I told Gayl about Miley and about how she was so upset. Sometimes it helps for a mourning person to talk about other mourning people. Like, you’re upset, let’s talk about other upset people. That’ll cheer you up. It doesn’t make sense, but it works sometimes.
Gayl was very touched with Miley’s story. “Blimey,” she said. “That’s terribly sad.”
Stories that end with kisses are usually sappy ones; no doubt, often very stupid. However, Benjamin and my first kiss somehow seems to be a very appropriate way to end this tale. It ends on a happy note – like adding a little pinch of chocolate flavour to a vanilla cake – and it wraps up the relationship we had growing throughout the months in a great stamp of official-ness.
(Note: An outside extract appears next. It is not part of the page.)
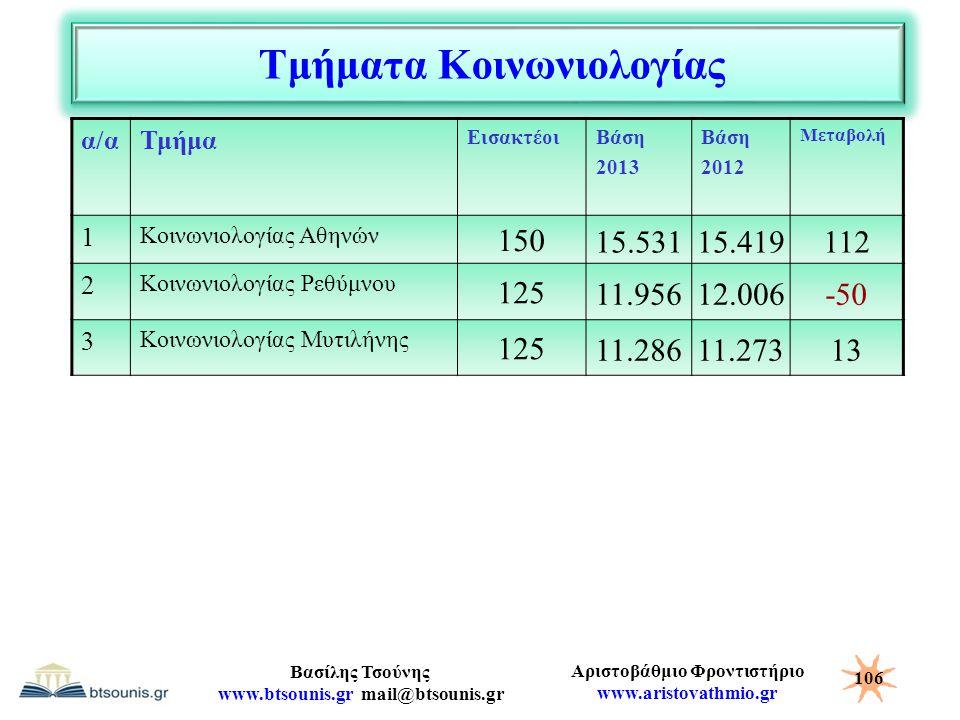 Αριστοβάθμιο Φροντιστήριο www.aristovathmio.gr Βασίλης Τσούνης www.btsounis.gr mail@btsounis.gr Τμήματα Κοινωνιολογίας α/αΤμήμα ΕισακτέοιΒάση 2013 Βάσ
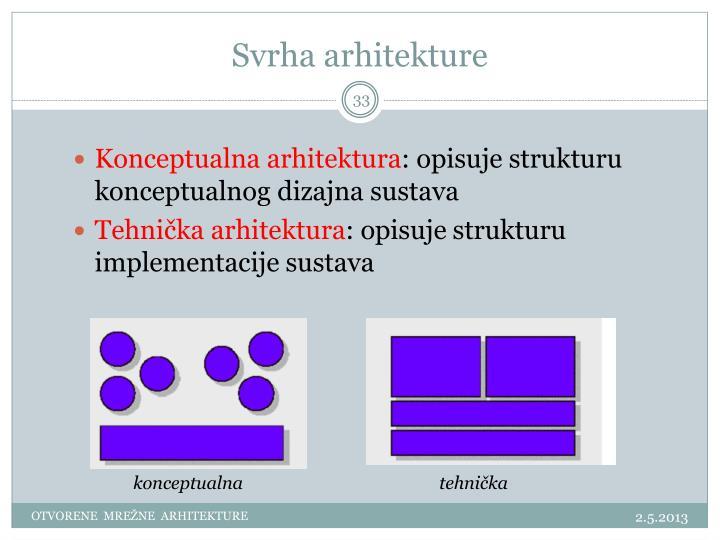 Svrha arhitekture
It was a great kiss; I could honestly spend three pages on metaphors to describe it. Sweet, like the kiss of a violet. Surprising, like burst and bubbles of red fireworks. Delicious… like chocolate. Only, of course, with a flavour of love; spicy, hot and delicious.
We met up at the wall that evening.
It was Christmas Eve, and Henffordd village had never looked more quaint and darling under the silver December stars. They winked at the electric strings of lights strung over the narrow roads between the houses, and the electric light winked back. Michael Bublé’s Christmas Album made its way from the pubs to the freezing outside cold, tempting passers-by to order hot chocolate and rum punch. The air smelt of gingerbread and turkey stuffing and pine cones and excitement.
Together we read the messages on the wall.
Merry Christmas all!!!
REMEMBER, MAKE IT A GOOD ONE!
Santa is coming to Henffordd, to old and young.
Underneath that one was a young kid’s writing: No he’s not. I’m smart enough to know it’s all a lie.
Benjamin and I decided we loved that kid. I said that if I ever had children I wouldn’t do the Santa thing. He said he wouldn’t either. I thought, wow, we should be parents together, but of course I didn’t say it. But I did hold his hand. It was becoming a familiar touch by now – his warm palm against mine. It was so bally normal to do it, just like it seemed so bally normal for us to send each other novels of thoughts in email-form, phone each other from evening to morning and sit next to each other in Church.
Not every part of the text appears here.